By Alex Altman, Time
A little more than 24 hours after online ballots started pouring into the Washington, D.C., Board of Elections and Ethics in late September, it became apparent that something was amiss. Washington's newly elected U.S. Representative went by the name of Colossus. A villainous computer from science-fiction lore captured the city-council chairmanship. And 15 seconds after voters cast their ballots, they were serenaded by the University of Michigan fight song. The system had been hacked.
Fortunately the vote was merely a test, and the disruption was designed to be instructive. For the first time, Washington planned to allow overseas and military voters to submit their ballots over the Internet during next month's elections. To gauge its security and iron out the kinks, officials invited hackers to take a whack at breaching the system's defenses. That task turned out to be far too easy. "It just took one open door," says J. Alex Halderman, the University of Michigan computer scientist who led the assault. Within three hours, Halderman and two graduate students located a flaw in the system's "brittle" security design. After waiting a day for votes to stream in, the trio hijacked the server — changing ballots, broadcasting the maize and blue's fight song, seizing control of the security cameras in the board's offices and unearthing a folder containing the personal information of the more than 900 overseas voters who were to receive online ballots next month. It took 36 hours for officials to notice they had indeed been hacked.
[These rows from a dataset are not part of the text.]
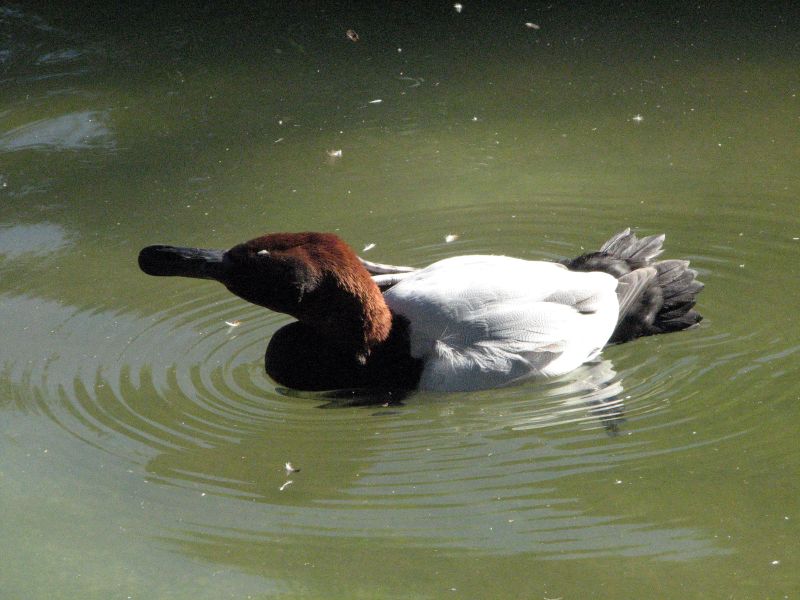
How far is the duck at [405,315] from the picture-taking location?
3945 mm

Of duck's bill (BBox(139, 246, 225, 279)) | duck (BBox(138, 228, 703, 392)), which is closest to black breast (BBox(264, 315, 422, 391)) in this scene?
duck (BBox(138, 228, 703, 392))

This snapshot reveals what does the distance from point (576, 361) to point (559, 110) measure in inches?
99.0

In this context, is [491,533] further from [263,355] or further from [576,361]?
[263,355]

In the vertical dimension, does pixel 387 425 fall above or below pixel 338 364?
Result: below

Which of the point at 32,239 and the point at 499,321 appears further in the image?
the point at 32,239

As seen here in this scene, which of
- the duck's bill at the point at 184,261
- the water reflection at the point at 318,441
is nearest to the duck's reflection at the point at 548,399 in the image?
the water reflection at the point at 318,441

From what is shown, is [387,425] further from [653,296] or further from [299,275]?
[653,296]

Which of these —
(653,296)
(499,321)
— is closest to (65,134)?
(499,321)

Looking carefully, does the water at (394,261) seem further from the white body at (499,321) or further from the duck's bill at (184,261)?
the duck's bill at (184,261)

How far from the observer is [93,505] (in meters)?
3.39

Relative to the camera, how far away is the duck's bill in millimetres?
3955

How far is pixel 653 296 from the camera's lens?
4316 mm

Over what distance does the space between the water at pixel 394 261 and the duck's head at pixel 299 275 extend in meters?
0.31

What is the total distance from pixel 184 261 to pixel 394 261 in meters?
1.22
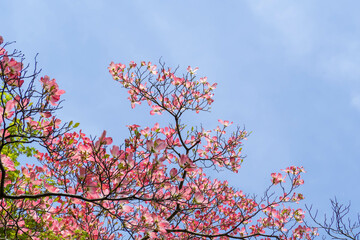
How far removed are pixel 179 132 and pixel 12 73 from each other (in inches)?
169

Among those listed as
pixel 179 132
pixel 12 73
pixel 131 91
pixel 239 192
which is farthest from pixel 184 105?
pixel 12 73

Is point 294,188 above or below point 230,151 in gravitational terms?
below

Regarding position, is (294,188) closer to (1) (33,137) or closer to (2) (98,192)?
(2) (98,192)

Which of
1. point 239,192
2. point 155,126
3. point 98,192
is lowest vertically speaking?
point 98,192

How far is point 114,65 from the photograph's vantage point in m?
8.18

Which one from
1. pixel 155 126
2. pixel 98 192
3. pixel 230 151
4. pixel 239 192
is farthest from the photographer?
pixel 239 192

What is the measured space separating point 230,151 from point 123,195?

Halderman says the exercise was meant to educate election officials about the dangers of online voting. "The question is not whether these systems can be broken into," he says. "It's whether anyone wants to." They won't have to wait long to find out the answer. During next month's midterm elections, 33 states will allow a few million military and overseas voters to return their ballots online. Yet few, if any, states have taken the time to test their networks. While it may be tempting to jettison long lines, hanging chads and finicky voting machines for the ease of the Web, experts warn that Internet voting invites disaster. "We don't have the technology yet to do this in a secure way, and we may not for a decade or more," says Ron Rivest, a computer scientist and cryptography expert at MIT. The worst-case scenario? "You may find elections that end up with a totally unclear result," Rivest says. "You may find the entire system taken over and trashed."